Le 26 mars 1984, le président Sékou Touré meurt des suites de maladie. Les militaires font irruption sur la scène politique. Alpha Ousmane Barry aborde cette période en ces termes : ‘’…L’avènement de la Deuxième République a suscité beaucoup d’espoirs. Dix neuf ans après, (ndlr nous sommes en 2003), sur le changement politique, il n’y a toujours pas de consensus sur les facteurs essentielles pouvant faire naître l’esprit de Nation, élément clé pour unir les forces créatrices afin de sortir le pays de l’impasse dans laquelle les premiers dirigeants l’ont plongé et que la Deuxième République continue d’aggraver.
Le 3 avril 1984, avec l’arrivée des militaires au pouvoir et la chute de la dictature, une vague d’espoirs gagna tous les Guinéens. Les premières décisions suspendant toutes les instances du Parti démocratique de Guinée et la promesse ferme de faire de la Guinée un pays de droit entraînèrent une certaine confiance de la part des Guinéens concernant la volonté des nouveaux dirigeants de remettre de l’ordre dans les affaires publiques et de doter la Guinée d’une nouvelle loi Fondamentale. Malgré les discours d’intention et quelques actes politiques significatifs posés, les méthodes de l’ancien système rapidement sont réapparues sous une forme plus pernicieuse et camouflée. Cela ne trompa personne…’’
Les enseignements que l’auteur tire de cette époque sont prémonitoires : ‘’…Etant donné la situation catastrophique du pays qui est privé d’électricité et d’eau, les dérapages économiques permanents, les détournements grossiers des deniers publics, la vacance du pouvoir, le chômage, l’insécurité et la drogue, ainsi que la pauvreté croissante de la majorité de la population, les craintes d’une révolte et d’une explosion sociale ne peuvent être exclues.

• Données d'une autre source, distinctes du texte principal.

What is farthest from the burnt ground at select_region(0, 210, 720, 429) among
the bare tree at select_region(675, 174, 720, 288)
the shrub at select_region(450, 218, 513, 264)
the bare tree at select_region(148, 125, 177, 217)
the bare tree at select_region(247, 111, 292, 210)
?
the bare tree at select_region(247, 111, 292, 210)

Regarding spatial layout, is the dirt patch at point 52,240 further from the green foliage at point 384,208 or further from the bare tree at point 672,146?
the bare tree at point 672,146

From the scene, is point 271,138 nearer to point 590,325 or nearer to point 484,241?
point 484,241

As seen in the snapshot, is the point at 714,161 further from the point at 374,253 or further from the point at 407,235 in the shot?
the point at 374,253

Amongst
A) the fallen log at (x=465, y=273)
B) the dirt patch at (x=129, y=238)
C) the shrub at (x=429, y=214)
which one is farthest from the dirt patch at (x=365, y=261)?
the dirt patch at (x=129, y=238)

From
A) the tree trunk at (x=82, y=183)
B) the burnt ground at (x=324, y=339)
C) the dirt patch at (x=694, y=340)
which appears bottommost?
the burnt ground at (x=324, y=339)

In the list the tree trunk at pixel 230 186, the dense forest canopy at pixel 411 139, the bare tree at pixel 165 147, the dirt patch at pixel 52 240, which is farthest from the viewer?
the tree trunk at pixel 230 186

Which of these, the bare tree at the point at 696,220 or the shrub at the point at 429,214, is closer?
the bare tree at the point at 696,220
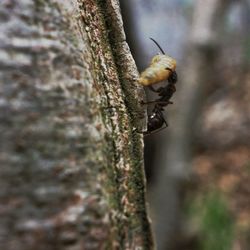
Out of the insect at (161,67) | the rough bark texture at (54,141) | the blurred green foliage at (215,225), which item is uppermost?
the blurred green foliage at (215,225)

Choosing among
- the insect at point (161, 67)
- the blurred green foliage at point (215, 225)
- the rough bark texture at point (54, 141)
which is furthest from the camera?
the blurred green foliage at point (215, 225)

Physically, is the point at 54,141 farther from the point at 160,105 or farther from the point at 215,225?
the point at 215,225

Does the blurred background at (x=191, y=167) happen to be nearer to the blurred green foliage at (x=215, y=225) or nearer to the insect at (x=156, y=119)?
the blurred green foliage at (x=215, y=225)

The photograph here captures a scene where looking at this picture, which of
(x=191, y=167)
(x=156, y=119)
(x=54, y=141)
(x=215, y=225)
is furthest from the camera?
(x=191, y=167)

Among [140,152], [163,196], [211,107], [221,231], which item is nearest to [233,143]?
[211,107]

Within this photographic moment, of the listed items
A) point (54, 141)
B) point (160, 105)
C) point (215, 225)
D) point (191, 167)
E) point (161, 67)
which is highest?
point (191, 167)

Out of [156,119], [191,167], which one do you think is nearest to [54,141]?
[156,119]

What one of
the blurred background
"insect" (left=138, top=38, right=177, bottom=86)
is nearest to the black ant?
"insect" (left=138, top=38, right=177, bottom=86)

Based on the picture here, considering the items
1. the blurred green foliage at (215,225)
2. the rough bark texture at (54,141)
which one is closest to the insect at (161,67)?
the rough bark texture at (54,141)

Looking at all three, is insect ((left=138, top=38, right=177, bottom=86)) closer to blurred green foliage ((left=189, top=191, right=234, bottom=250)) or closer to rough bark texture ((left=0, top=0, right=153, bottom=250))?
rough bark texture ((left=0, top=0, right=153, bottom=250))

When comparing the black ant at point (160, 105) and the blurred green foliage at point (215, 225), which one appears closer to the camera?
the black ant at point (160, 105)
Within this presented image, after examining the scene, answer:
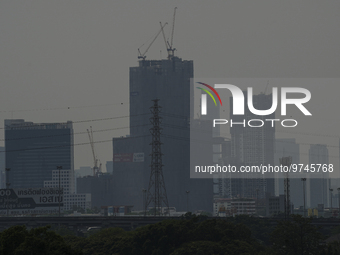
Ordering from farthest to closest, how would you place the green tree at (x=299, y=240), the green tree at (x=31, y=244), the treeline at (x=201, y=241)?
1. the green tree at (x=299, y=240)
2. the treeline at (x=201, y=241)
3. the green tree at (x=31, y=244)

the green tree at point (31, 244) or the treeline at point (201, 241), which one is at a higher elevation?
the green tree at point (31, 244)

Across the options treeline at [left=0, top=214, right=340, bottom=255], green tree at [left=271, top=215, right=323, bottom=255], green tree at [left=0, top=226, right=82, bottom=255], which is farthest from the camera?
green tree at [left=271, top=215, right=323, bottom=255]

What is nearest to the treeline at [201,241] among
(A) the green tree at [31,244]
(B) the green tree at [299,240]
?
(B) the green tree at [299,240]

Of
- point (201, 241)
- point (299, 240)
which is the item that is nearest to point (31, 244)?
point (201, 241)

L’avenir est très incertain et l’horizon très brouillé. Le seul espoir réside dans la capacité des hommes de ce pays à se prendre en charge et à dire : ça suffit !’’
Trois ans plus tard, jour pour jour, les Guinéens ont exprimé leur ras le bol de la mal gouvernance responsable de la dégradation de leurs conditions de vie. Malheureusement pour nous, encore une fois les attentes n’auront pas été comblées par le gouvernement de consensus chargé de mener le changement exigé par les Guinéens. Et comme en 1984, les militaires sont encore au devant de la scène politique pour assurer la transition. C’est ce pays économiquement meurtri qui assiste au retour de la Grande muette aux affaires après la disparition de Lansana Conté. Une transition militaire, qui Cahin caha sous la pression de la communauté internationale va conduire le pays aux premières élections véritablement ouvertes. Avec à la clé,  l’accession à la magistrature suprême du professeur Alpha Condé pour un premier mandat de cinq ans, qui sera renouvelé en 2010. Et comme une malédiction dont le pays serait victime, les attentes ne sont guère comblées sous le magistère de l’historique opposant, dont le troisième ou premier mandat a pris court avec une nouvelle fois l’irruption sur la scène politique de la Grande Muette le 5 septembre 2021.
Ce 2 octobre 2021, soixante-trois ans après notre accession à la pleine souveraineté, il nous revient maintenant de procéder à une véritable introspection pour établir un sévère mais objectif diagnostic sur le bilan de notre indépendance politique. Au plan économique, notre formidable potentiel ne nous a guère servi a brisé le cercle vicieux du mal développement. Il ne s’agit non pas d’un sous-développement pour ce qui nous concerne, mais d’un mal développement dû à une endémique mal gouvernance.